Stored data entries
......

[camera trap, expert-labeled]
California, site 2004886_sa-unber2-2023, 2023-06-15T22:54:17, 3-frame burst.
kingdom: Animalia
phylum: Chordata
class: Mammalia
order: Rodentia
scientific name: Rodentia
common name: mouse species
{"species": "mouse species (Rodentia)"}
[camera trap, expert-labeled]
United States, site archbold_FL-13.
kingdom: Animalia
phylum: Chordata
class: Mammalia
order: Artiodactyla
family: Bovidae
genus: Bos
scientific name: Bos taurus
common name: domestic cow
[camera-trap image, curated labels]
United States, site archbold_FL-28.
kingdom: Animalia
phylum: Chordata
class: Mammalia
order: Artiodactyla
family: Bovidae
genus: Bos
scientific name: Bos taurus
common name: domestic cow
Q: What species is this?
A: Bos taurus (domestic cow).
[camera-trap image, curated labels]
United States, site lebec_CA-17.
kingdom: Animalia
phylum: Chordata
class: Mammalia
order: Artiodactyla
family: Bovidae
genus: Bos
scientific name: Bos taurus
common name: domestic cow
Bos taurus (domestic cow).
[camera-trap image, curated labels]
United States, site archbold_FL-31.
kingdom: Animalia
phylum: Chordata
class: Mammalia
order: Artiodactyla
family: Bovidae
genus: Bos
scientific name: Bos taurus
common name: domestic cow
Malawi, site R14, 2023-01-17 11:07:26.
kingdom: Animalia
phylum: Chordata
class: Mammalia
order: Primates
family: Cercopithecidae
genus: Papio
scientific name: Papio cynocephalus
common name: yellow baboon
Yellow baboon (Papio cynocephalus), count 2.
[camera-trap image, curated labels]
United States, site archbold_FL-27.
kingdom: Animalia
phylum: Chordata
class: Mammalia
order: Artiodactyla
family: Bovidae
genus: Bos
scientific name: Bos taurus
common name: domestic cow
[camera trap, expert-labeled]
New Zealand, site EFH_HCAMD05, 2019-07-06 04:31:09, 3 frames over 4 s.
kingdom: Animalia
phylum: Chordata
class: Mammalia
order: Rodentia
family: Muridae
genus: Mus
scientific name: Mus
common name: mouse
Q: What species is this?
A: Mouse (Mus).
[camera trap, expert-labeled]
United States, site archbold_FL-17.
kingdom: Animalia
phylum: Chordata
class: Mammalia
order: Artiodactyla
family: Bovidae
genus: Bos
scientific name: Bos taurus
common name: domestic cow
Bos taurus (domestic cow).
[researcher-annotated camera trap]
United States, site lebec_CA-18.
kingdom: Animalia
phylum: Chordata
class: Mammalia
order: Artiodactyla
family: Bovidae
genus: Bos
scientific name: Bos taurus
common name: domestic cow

......

A faithful, complete copy of the entries above is required.

WRITTEN SOLUTION >>
[camera trap, expert-labeled]
California, site 2004886_sa-unber2-2023, 2023-06-15T22:54:17, 3-frame burst.
kingdom: Animalia
phylum: Chordata
class: Mammalia
order: Rodentia
scientific name: Rodentia
common name: mouse species
{"species": "mouse species (Rodentia)"}
[camera trap, expert-labeled]
United States, site archbold_FL-13.
kingdom: Animalia
phylum: Chordata
class: Mammalia
order: Artiodactyla
family: Bovidae
genus: Bos
scientific name: Bos taurus
common name: domestic cow
[camera-trap image, curated labels]
United States, site archbold_FL-28.
kingdom: Animalia
phylum: Chordata
class: Mammalia
order: Artiodactyla
family: Bovidae
genus: Bos
scientific name: Bos taurus
common name: domestic cow
Q: What species is this?
A: Bos taurus (domestic cow).
[camera-trap image, curated labels]
United States, site lebec_CA-17.
kingdom: Animalia
phylum: Chordata
class: Mammalia
order: Artiodactyla
family: Bovidae
genus: Bos
scientific name: Bos taurus
common name: domestic cow
Bos taurus (domestic cow).
[camera-trap image, curated labels]
United States, site archbold_FL-31.
kingdom: Animalia
phylum: Chordata
class: Mammalia
order: Artiodactyla
family: Bovidae
genus: Bos
scientific name: Bos taurus
common name: domestic cow
Malawi, site R14, 2023-01-17 11:07:26.
kingdom: Animalia
phylum: Chordata
class: Mammalia
order: Primates
family: Cercopithecidae
genus: Papio
scientific name: Papio cynocephalus
common name: yellow baboon
Yellow baboon (Papio cynocephalus), count 2.
[camera-trap image, curated labels]
United States, site archbold_FL-27.
kingdom: Animalia
phylum: Chordata
class: Mammalia
order: Artiodactyla
family: Bovidae
genus: Bos
scientific name: Bos taurus
common name: domestic cow
[camera trap, expert-labeled]
New Zealand, site EFH_HCAMD05, 2019-07-06 04:31:09, 3 frames over 4 s.
kingdom: Animalia
phylum: Chordata
class: Mammalia
order: Rodentia
family: Muridae
genus: Mus
scientific name: Mus
common name: mouse
Q: What species is this?
A: Mouse (Mus).
[camera trap, expert-labeled]
United States, site archbold_FL-17.
kingdom: Animalia
phylum: Chordata
class: Mammalia
order: Artiodactyla
family: Bovidae
genus: Bos
scientific name: Bos taurus
common name: domestic cow
Bos taurus (domestic cow).
[researcher-annotated camera trap]
United States, site lebec_CA-18.
kingdom: Animalia
phylum: Chordata
class: Mammalia
order: Artiodactyla
family: Bovidae
genus: Bos
scientific name: Bos taurus
common name: domestic cow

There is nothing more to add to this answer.